5. If a Multi-Reader Multi-Case (MRMC) Comparative Effectiveness Study Was Done, If So, What Was the Effect Size of How Much Human Readers Improve with AI vs without AI Assistance

No, a Multi-Reader Multi-Case (MRMC) comparative effectiveness study was not done. The study described is a standalone performance validation comparing RetinAI Discovery's manual segmentation and measurement capabilities with those of existing cleared devices. There is no mention of human readers improving with or without AI assistance, as the device's main specified function (based on the provided text) is for displaying, analyzing, and manual labeling/annotation, not AI-powered automated analysis or decision support for human readers.

6. If a Standalone (i.e. algorithm only without human-in-the-loop performance) Was Done

Yes, a standalone performance validation was done for the manual segmentation and image measurement functionalities of the RetinAI Discovery. The device itself is described as a "standalone, browser-based software application." The comparison testing verified the performance of the Discovery platform's manual segmentation and measurement tools against the established reference devices, essentially testing the accuracy of the tools themselves "without human-in-the-loop performance" improvement claims. The document focuses on the platform's ability to facilitate manual activities.

7. The Type of Ground Truth Used (expert consensus, pathology, outcomes data, etc.)

The ground truth for the comparison testing was effectively the "computed values from the Reference Devices" (Heidelberg Engineering Spectralis HRA+OCT and Topcon DRI OCT Triton). This implies that the accepted and pre-cleared outputs of these established ophthalmic imaging and analysis devices, whether derived from their automatic or manual segmentation/measurement tools, served as the benchmark for evaluating RetinAI Discovery.

8. The Sample Size for the Training Set

The document does not provide any information about a training set size. This is consistent with the nature of the device as described, which is specified for manual labeling and annotation and general image management/display, not for an AI model that requires a large training dataset.

9. How the Ground Truth for the Training Set Was Established

As no training set is mentioned for an AI model, the method for establishing ground truth for a training set is not applicable here. The described studies focus on the validation of the manual tools and general software functions.

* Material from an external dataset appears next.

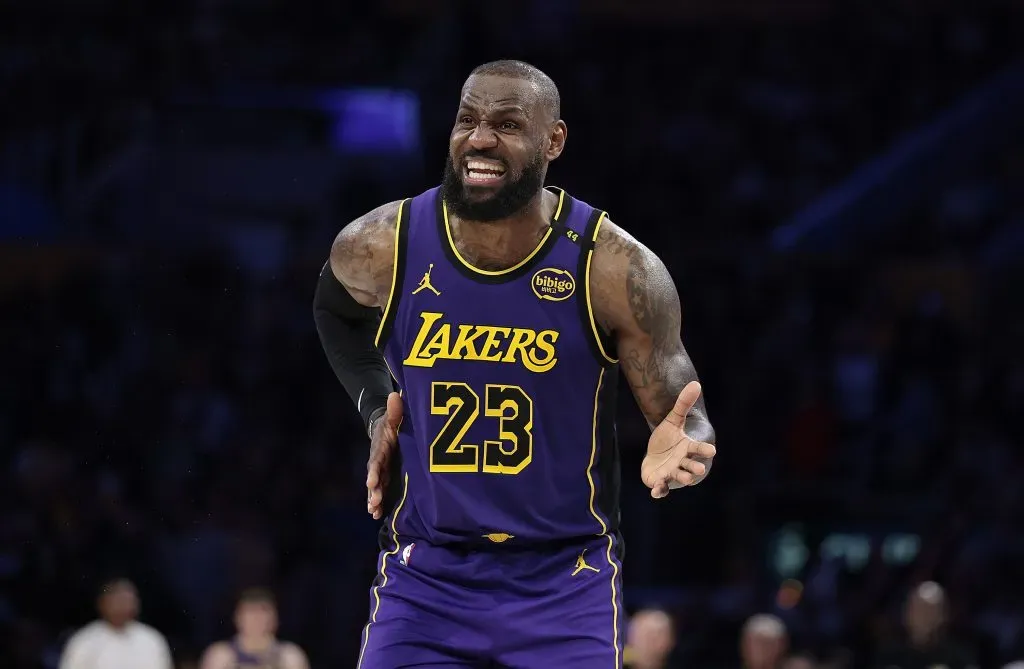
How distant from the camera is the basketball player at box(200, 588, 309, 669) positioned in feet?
30.8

§ 892.2050 Medical image management and processing system.

(a)
Identification. A medical image management and processing system is a device that provides one or more capabilities relating to the review and digital processing of medical images for the purposes of interpretation by a trained practitioner of disease detection, diagnosis, or patient management. The software components may provide advanced or complex image processing functions for image manipulation, enhancement, or quantification that are intended for use in the interpretation and analysis of medical images. Advanced image manipulation functions may include image segmentation, multimodality image registration, or 3D visualization. Complex quantitative functions may include semi-automated measurements or time-series measurements.(b)
Classification. Class II (special controls; voluntary standards—Digital Imaging and Communications in Medicine (DICOM) Std., Joint Photographic Experts Group (JPEG) Std., Society of Motion Picture and Television Engineers (SMPTE) Test Pattern).